We know that people, money and things provided limited reward on a soul level. I love this quote by Dr. Crabb "Without an appreciation and acceptance of what we long for, our ability to love will be limited by a failure to recognize the way in which we violate love in order to protect ourselves from personal pain" (pg. 97). It is not easy though because we all have been disappointed or hurt deeply. Whether we admit it or not, we are committed to never experiencing pain again. Just like learning an electric socket is not something to mess with, we keep our distance for things like longing and pain. We immediate satiation. Keeping a distance from emotional pain and longing truly is more important to us than being close to God or others.

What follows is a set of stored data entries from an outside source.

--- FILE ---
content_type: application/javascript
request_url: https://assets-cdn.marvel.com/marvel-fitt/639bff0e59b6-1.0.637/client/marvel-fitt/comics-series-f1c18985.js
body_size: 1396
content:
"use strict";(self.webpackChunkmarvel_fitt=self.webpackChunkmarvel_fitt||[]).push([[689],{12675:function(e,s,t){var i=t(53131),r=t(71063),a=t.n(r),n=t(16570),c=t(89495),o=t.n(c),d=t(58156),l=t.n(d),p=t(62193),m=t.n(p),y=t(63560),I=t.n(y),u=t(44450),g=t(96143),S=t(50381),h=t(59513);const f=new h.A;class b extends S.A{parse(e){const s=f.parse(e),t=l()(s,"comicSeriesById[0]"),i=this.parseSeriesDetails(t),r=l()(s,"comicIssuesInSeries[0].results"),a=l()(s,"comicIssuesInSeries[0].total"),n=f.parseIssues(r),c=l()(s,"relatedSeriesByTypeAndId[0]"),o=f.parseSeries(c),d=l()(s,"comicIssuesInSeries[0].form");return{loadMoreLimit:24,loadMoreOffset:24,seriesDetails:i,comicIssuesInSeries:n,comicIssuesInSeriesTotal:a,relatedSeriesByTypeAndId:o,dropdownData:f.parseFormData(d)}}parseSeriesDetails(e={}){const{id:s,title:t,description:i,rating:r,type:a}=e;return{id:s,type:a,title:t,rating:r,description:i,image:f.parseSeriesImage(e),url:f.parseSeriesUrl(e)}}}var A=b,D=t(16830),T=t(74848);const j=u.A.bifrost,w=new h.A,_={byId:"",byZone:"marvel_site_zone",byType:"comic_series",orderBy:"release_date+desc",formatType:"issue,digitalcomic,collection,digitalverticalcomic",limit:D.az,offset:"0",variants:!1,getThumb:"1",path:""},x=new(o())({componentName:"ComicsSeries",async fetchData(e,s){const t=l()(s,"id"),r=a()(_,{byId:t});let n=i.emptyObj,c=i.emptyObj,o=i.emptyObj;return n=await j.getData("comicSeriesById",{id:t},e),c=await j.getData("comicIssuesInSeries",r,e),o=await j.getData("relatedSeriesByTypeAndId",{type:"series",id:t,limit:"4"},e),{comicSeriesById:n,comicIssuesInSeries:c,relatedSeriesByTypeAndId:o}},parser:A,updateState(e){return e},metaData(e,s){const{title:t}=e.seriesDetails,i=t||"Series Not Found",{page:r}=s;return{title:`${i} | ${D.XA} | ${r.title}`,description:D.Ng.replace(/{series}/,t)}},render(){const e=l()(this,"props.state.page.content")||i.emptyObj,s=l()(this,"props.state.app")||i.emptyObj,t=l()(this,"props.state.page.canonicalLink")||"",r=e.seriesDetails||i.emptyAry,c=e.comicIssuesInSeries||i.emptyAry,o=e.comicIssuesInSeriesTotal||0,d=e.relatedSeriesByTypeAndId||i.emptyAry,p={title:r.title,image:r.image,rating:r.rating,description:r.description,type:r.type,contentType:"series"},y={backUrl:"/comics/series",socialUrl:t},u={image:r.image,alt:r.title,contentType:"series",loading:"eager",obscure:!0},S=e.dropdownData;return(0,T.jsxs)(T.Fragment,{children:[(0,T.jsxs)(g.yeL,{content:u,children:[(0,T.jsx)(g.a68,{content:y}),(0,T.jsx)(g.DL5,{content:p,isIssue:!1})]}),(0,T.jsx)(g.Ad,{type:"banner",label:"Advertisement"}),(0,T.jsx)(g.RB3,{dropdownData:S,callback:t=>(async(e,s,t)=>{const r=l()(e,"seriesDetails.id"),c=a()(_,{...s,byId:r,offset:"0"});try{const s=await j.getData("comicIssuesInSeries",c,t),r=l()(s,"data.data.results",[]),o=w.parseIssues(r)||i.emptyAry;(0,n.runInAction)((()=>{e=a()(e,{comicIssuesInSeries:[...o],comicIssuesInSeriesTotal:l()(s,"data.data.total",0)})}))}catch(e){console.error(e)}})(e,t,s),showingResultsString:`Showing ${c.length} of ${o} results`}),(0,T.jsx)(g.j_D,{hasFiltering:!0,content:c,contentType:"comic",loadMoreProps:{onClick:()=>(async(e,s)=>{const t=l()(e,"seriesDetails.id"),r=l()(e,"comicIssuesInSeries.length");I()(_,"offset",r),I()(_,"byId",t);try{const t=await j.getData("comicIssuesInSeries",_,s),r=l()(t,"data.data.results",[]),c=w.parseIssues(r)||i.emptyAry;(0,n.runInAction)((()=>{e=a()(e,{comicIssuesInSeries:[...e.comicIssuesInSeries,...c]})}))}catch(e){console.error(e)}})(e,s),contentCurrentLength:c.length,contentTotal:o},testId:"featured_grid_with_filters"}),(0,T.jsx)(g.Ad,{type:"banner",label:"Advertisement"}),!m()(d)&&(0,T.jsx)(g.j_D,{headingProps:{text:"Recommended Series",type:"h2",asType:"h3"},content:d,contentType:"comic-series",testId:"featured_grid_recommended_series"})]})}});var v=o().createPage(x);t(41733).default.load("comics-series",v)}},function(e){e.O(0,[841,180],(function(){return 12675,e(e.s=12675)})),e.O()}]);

We hear a lot about thirst from the Christ: "If anyone is thirsty, let him come to me and drink". I know that for myself God is the only resource that gives me hope to this thirst and helps me dialogue with my thirst. We are mistaken as Christians to think that religious hoops and activity, or that praise song, or more Bible study will quench it. I don't ram religion down my readers throats that much but I'm not shy about God's work with me either. I will just say that I believe from experience that our soul nutrient is God and love and that's where our thirst is leading us to daily. Most people who don't believe in a God can at least believe in love.
Dr. Crabb provides a few remarkable things to do when thirst pulls on your heart strings. I've altered it just a little so that it speaks to everyone, not just those with a belief in a Higher Power which his book focuses on. First, admit confusion and disappointment around unmet longings. Don't cover it up with dogmatism, easy answers or numb yourself with "the anesthetic of denial, forced love, or cheap forgiveness". Let your confusion and disappointment drive to you faith in yourself or God.
Last, let conviction drive you to love. Look squarely at your modes of self-protection from pain, relationships with others, and what you long for. If you stay in denial, the thirst will cry out more and propel all your habits that you use all the harder. Let conviction open you up to the reality that it's okay to thirst and not every single solitary thing will be met perfectly in this life, all the time, everywhere. This will open your heart in authenticity and make you open to love and a deeper understanding of self so that you can be open, empathetic and loving to others who also thirst just as you do.
Stay thirsty, my friends. Well, we don't have much of a choice, do we? Perhaps its better said, stay aware of your thirst, and realize those around you will thirst too. Admit your confusion, disappointment and let that drive you to conviction and love.